India’s drug regulator the Central Drugs Standard Control Organisation (CDSCO) has intensified its enforcement drive against poor-quality medicines, with a strong message: quality is non-negotiable for innovation. Rajeev Raghuvanshi, Drugs Controller General of India (DCGI), outlined a series of tough regulatory measures aimed at eliminating not-of-standard-quality (NSQ) drugs and strengthening compliance across the pharmaceutical industry. “Without quality, it is not possible to undertake innovation,” he emphasised, underlining the regulator’s zero-tolerance stance.
850 CAPA Notices Issued in 10 Months
As part of a focused enforcement initiative launched in April 2025, the CDSCO has issued 850 corrective and preventive action (CAPA) notices over the past 10 months to manufacturing facilities found producing NSQ drugs. Importantly, facilities receiving CAPA notices face licence suspension until they submit a satisfactory remedial response. According to the DCGI, the regulator is still awaiting its first CAPA response that fully meets compliance expectations.
He made it clear that the CDSCO will not accept superficial or procedural replies. Instead, companies must demonstrate genuine corrective measures. The message to the industry, he said, is straightforward: “either learn or move out.”
Revised GMP Norms Now Fully in Force
The Centre remains firm on implementing the revised Good Manufacturing Practices (GMP) guidelines across all pharmaceutical manufacturers. From January 2026, the final phase of the revised GMP norms came into effect, extending compliance requirements to small- and medium-sized drugmakers as well. By enforcing stricter GMP standards, the regulator aims to enhance product quality, boost global credibility, and ensure patient safety across domestic and export markets.
Crackdown on Cough Syrup Manufacturers
CDSCO has taken decisive action against errant cough syrup manufacturers. The regulator has physically inspected 90% of the 1,300 facilities involved in cough syrup production. Authorities have taken action against non-compliant units in proportion to the severity of their violations. “The rot of cough syrup manufacturing will be removed from next season,” the DCGI asserted, signalling a determined effort to clean up the segment following global scrutiny of Indian-made cough formulations.
Creation of 1,500-Member Scientific Talent Pool
Beyond enforcement, the regulator is also strengthening its institutional capacity. Referring to provisions in Budget 2026, Raghuvanshi announced the creation of a flexi-pool of 1,500 scientific experts within the CDSCO. This talent pool will support:
*Clinical evaluation
*Regulatory assessments
*Technical review processes
By expanding scientific expertise, the CDSCO aims to improve regulatory efficiency while maintaining rigorous oversight.
Digital Governance Overhaul and NSQ Dashboard
CDSCO plans to launch an NSQ dashboard, which will provide a compliance-linked profile of companies flagged for quality lapses. This move will increase transparency and accountability within the pharmaceutical sector. Furthermore, the governance-related Sugam portal—the regulator’s online platform—will undergo a comprehensive revamp to integrate all aspects of the regulatory value chain. The ₹100 crore digital transformation project has already received approval from the Centre.
Raising the Bar for Indian Pharma
Collectively, these measures signal a structural shift in India’s pharmaceutical regulation.

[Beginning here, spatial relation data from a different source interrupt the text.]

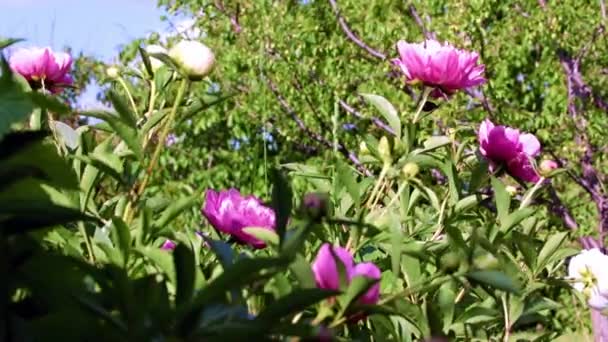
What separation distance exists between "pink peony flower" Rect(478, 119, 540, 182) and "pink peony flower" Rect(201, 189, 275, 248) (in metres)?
0.46

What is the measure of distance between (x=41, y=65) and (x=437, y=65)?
674 mm

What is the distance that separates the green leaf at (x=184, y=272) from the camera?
3.04 ft

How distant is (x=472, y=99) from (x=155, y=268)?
5.71 m

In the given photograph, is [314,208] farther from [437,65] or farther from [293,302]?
[437,65]

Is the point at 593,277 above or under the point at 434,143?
under

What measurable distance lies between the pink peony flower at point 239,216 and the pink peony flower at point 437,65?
0.35m

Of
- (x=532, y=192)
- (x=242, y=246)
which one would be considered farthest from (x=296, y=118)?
(x=532, y=192)

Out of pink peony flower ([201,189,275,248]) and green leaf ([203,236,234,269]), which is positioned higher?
green leaf ([203,236,234,269])

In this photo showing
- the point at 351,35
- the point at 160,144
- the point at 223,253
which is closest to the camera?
the point at 223,253

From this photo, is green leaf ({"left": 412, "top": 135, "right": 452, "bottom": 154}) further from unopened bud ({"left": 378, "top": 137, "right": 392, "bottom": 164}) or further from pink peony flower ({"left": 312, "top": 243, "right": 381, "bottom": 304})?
pink peony flower ({"left": 312, "top": 243, "right": 381, "bottom": 304})

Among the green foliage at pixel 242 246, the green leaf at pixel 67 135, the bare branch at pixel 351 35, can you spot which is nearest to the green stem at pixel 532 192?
the green foliage at pixel 242 246

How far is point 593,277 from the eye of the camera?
1843 millimetres

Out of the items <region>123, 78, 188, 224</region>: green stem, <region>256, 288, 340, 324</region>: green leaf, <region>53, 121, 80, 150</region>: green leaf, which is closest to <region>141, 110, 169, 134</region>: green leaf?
<region>123, 78, 188, 224</region>: green stem

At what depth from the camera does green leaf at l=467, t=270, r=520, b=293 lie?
1074mm
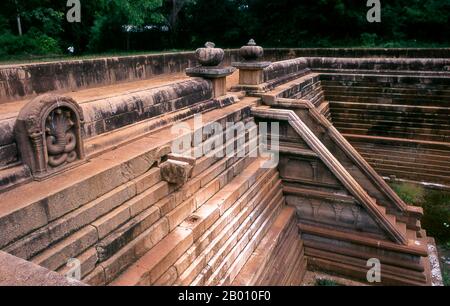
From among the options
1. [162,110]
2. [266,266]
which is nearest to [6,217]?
[162,110]

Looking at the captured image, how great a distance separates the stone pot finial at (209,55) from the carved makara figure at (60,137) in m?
3.44

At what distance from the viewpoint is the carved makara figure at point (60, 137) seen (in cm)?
331

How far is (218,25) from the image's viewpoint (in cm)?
2591

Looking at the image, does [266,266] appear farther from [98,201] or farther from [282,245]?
[98,201]

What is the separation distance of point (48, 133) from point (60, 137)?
14cm

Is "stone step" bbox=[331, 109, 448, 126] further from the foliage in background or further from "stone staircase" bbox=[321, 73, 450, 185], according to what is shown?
the foliage in background

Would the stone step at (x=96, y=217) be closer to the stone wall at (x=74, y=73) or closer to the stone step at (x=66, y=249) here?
the stone step at (x=66, y=249)

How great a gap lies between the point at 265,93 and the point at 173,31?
1899 cm

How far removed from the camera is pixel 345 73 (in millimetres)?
12727

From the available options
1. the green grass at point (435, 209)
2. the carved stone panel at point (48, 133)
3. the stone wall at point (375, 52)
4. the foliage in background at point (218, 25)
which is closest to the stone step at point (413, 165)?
the green grass at point (435, 209)

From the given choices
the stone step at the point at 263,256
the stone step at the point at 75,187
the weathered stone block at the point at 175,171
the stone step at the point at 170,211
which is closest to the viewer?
the stone step at the point at 75,187

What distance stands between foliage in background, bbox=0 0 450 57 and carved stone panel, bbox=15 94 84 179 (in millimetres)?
12979

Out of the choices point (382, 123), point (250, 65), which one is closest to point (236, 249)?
point (250, 65)

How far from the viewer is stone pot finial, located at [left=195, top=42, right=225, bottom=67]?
6.40m
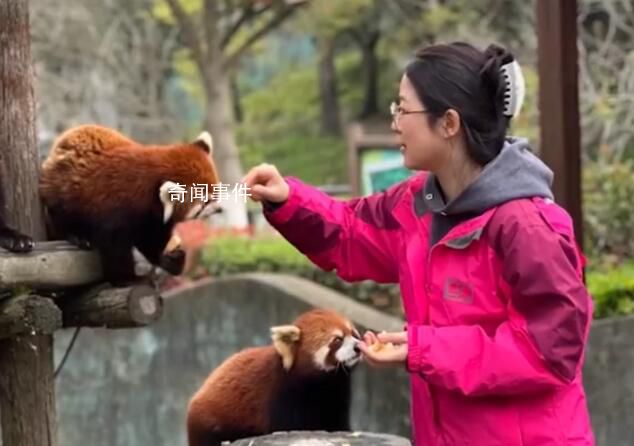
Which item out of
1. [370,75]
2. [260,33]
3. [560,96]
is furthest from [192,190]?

By tightening inspections, enforcing revised GMP norms, suspending non-compliant licences, and strengthening scientific capacity, the CDSCO aims to elevate quality standards across the industry. As reported by thehindubusinessline.com, as India continues to position itself as a global pharmaceutical hub, regulators are making it clear that sustained innovation and export competitiveness must rest on a foundation of uncompromising quality compliance.